#### WORK INSTRUCTIONS
In the CUDA forum post below, rewrite the passage between "I have a kernel" and "something like 16x400.", inclusive, changing every "LaunchGrid" to "cuLaunchGrid".

#### PASSAGE GIVEN
☆ ☆ ☆ ☆ ☆ ☆ ☆

Hi guys,
I am quite new with CUDA but there is something I have difficulties figuring out.
I have a kernel that I can load fine, all set parameters seems to be ok and the LaunchGrid is returning CUDA_SUCCESS however the next function is returning CUDA_ERROR_LAUNCH_FAILED :(
I made sure that I was calling cuFuncSetBlockShape too so it is not that.
I am a bit surprised that the launch failed actually after the LaunchGrid call itself since I am not doing an asynchronous call… (well at least I would not expect it to be).
The call I am doing after the LaunchGrid is a cuMemcpyDtoH but in fact the same thing seems to happen whatever I do (like cuCtxSynchronize).
As far as I am aware the kernel has been compiled fine and is not even a big one (using 18 reg and 52bytes of shared mem), my block size is between 128 and 256 and the grid is something like 16x400.

☆ ☆ ☆ ☆ ☆ ☆ ☆

#### DATASET SECTION
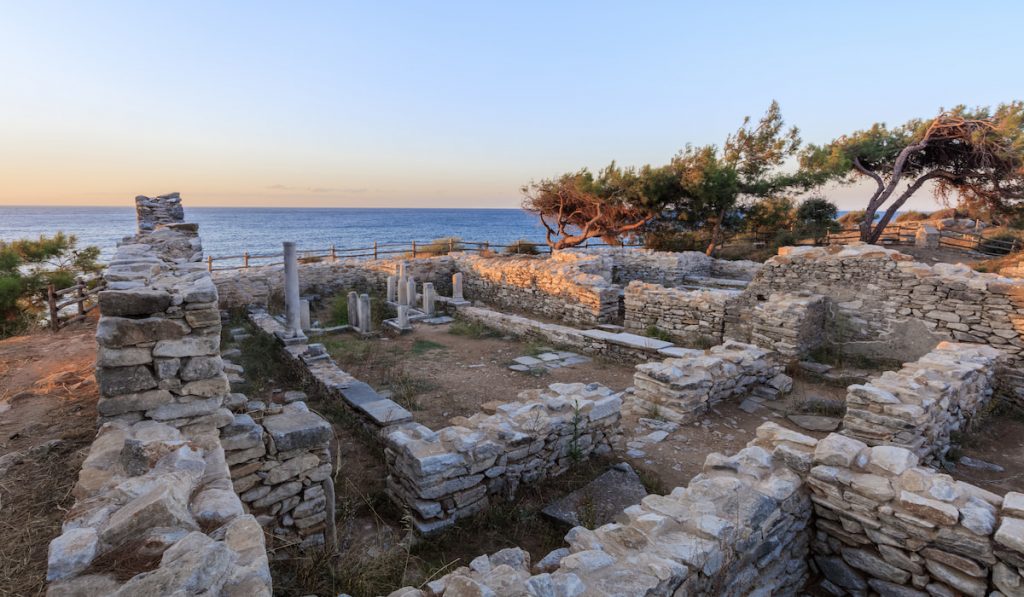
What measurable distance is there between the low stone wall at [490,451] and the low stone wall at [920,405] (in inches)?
110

☆ ☆ ☆ ☆ ☆ ☆ ☆

#### TASK RESULT
I have a kernel that I can load fine, all set parameters seems to be ok and the cuLaunchGrid is returning CUDA_SUCCESS however the next function is returning CUDA_ERROR_LAUNCH_FAILED :(
I made sure that I was calling cuFuncSetBlockShape too so it is not that.
I am a bit surprised that the launch failed actually after the cuLaunchGrid call itself since I am not doing an asynchronous call… (well at least I would not expect it to be).
The call I am doing after the cuLaunchGrid is a cuMemcpyDtoH but in fact the same thing seems to happen whatever I do (like cuCtxSynchronize).
As far as I am aware the kernel has been compiled fine and is not even a big one (using 18 reg and 52bytes of shared mem), my block size is between 128 and 256 and the grid is something like 16x400.